Universal Search: A Retrospective

When Test Pilot was launched in May, Universal Search was among the first cohort of experiments. It is ambitious in scope: an attempt to both gain a better understanding of how users interact with the address bar, and to make content recommendations for in-flight searches while still respecting users’ privacy. It has been one of the more popular experiments: it was the first to reach 100,000 downloads, has the lowest uninstall rate, has sustained over 20,000 daily users over the last month, and was the subject of a beautiful laptop sticker:

Universal Search laptop sticker
Credit: Bryan Bell

On November 30th, Universal Search will break further ground as the first Test Pilot experiment to be retired. Since it depends on a server with substantial maintenance costs, we will be pushing a self-uninstalling update to the extension and decommissioning the server on that date.

This essay will take a look back on the project: providing an overview of how it worked, what we learned, and where future study might focus.

How it worked

Like all Test Pilot experiments, Universal Search was an extension — a Firefox add-on that modified the behavior of the browser. When installed, it sent user keystrokes in the address bar to a recommendation server. That server guessed what the user was trying to type and tried to provide a content recommendation. A user seeking their social media fix may type f and should be recommended Facebook.

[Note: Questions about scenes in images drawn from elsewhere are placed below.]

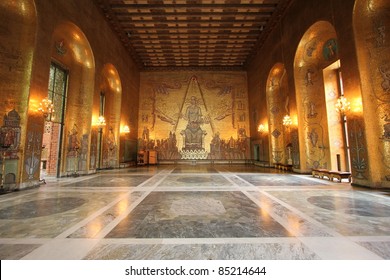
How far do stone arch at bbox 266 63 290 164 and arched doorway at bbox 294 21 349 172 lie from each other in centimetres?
301

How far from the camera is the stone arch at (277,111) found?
1269 centimetres

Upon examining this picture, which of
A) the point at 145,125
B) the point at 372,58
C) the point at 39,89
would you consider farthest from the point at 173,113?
the point at 372,58

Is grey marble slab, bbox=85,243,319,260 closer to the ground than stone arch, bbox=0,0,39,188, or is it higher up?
closer to the ground

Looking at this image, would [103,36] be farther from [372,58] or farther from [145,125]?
[372,58]

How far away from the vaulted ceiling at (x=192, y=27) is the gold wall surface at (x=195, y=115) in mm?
1943

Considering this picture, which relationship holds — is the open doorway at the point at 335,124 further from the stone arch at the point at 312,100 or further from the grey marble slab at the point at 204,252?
the grey marble slab at the point at 204,252

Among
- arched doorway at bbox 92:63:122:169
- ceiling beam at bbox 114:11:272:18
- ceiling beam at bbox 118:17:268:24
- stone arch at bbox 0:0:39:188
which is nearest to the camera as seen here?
stone arch at bbox 0:0:39:188

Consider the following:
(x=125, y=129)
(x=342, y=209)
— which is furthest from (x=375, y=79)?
(x=125, y=129)

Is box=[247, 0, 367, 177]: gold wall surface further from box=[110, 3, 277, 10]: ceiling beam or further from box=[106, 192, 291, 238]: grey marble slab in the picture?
box=[106, 192, 291, 238]: grey marble slab

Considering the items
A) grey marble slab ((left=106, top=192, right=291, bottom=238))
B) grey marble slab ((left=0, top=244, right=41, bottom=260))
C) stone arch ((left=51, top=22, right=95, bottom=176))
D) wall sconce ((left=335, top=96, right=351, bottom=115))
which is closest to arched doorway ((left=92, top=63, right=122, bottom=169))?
stone arch ((left=51, top=22, right=95, bottom=176))

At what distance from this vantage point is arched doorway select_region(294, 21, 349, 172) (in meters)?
8.84

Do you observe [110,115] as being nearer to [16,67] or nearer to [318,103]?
[16,67]

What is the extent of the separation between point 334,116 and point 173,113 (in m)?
12.9

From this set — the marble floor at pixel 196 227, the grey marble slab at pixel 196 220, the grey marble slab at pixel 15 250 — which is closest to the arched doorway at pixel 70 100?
the marble floor at pixel 196 227
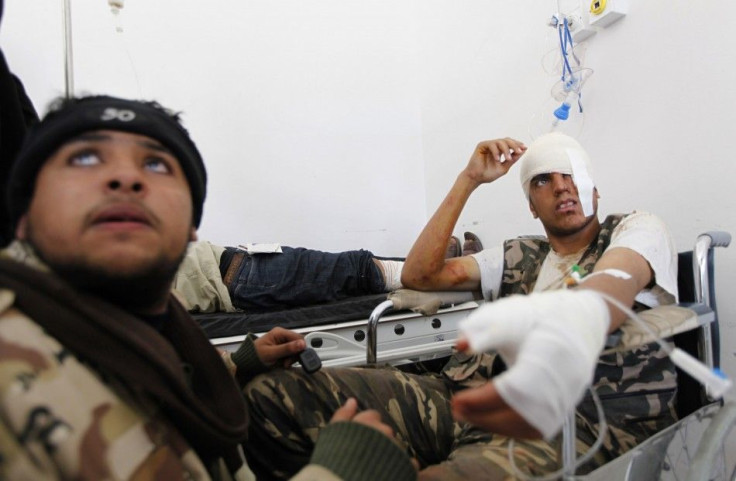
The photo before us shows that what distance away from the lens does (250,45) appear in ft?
8.21

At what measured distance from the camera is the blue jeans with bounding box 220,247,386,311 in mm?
1684

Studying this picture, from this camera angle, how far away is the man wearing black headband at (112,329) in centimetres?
38

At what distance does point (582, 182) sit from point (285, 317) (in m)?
1.05

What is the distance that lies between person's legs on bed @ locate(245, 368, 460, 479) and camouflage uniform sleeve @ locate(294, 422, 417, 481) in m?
0.35

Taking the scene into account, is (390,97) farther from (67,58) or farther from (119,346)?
(119,346)

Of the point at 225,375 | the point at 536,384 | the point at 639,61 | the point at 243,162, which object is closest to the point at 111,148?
the point at 225,375

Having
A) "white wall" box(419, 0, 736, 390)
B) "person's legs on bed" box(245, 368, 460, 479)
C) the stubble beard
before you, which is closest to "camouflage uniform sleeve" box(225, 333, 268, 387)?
"person's legs on bed" box(245, 368, 460, 479)

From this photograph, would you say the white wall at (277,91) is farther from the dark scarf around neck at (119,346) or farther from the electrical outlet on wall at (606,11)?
the dark scarf around neck at (119,346)

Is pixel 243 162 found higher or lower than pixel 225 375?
higher

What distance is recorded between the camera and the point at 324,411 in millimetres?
890

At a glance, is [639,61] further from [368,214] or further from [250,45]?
[250,45]

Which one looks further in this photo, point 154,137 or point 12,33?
point 12,33

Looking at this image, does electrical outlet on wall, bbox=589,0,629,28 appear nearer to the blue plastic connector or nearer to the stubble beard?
the blue plastic connector

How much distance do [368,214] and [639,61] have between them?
1698 mm
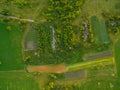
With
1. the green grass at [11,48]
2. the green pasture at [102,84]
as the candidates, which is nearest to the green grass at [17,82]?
the green grass at [11,48]

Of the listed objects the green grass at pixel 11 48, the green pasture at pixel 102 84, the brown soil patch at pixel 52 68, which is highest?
the green grass at pixel 11 48

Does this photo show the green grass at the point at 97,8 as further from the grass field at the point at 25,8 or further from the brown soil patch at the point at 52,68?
the brown soil patch at the point at 52,68

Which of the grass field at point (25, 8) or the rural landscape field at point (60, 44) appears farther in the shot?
the grass field at point (25, 8)

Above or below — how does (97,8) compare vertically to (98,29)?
above

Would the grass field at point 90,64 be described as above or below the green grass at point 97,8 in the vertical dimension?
below

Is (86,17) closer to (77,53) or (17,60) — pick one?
(77,53)

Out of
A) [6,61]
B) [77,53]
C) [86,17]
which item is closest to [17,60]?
[6,61]

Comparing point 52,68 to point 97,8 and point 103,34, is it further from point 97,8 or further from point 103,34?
point 97,8

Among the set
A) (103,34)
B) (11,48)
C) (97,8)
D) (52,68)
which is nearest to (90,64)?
(103,34)

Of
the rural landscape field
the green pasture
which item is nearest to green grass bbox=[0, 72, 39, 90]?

Awesome Bar search for 'space'

In some cases, the server went a step further and identified the nature of the content being recommended, allowing it to enhance the recommendation with metadata specific to that type. A user looking for Michael Jordan’s cinematic opus might have be recommended SpaceX’s website when typing space, but should have be presented with the IMDb page for Space Jam—augmented with release date, plot summary and rating — when extending the query that to space j.

Awesome Bar search for 'space-j'

What we learned

At the outset, we were looking to answer a few broad questions:

A focus on privacy

This isn’t a completely novel concept; other browsers have previously offered features like this. But often this means sending sensitive information about your browsing habits to untrusted third parties like advertising networks. We wanted to do this in a Mozilla sort of way that respected your privacy while still trying to help you get to your information more quickly.

Our data collection and privacy policies were clear and concise, and we made efforts to scrub potentially-identifying data. Since the server’s code is open source, you can verify that we are only collecting what we claim to. All requests to third-parties were proxied by our recommendation server, so no data providers had insight into your browsing habits.

The second hard problem

As the joke goes, there are two hard problems in computer science: cache invalidation, naming things, and off-by-one errors.

The Universal Search name was an homage to a Google project that added context to search results; prior art of a complex problem. It seemed to the team members that the name stuck the perfect balance of suitable and whimsical.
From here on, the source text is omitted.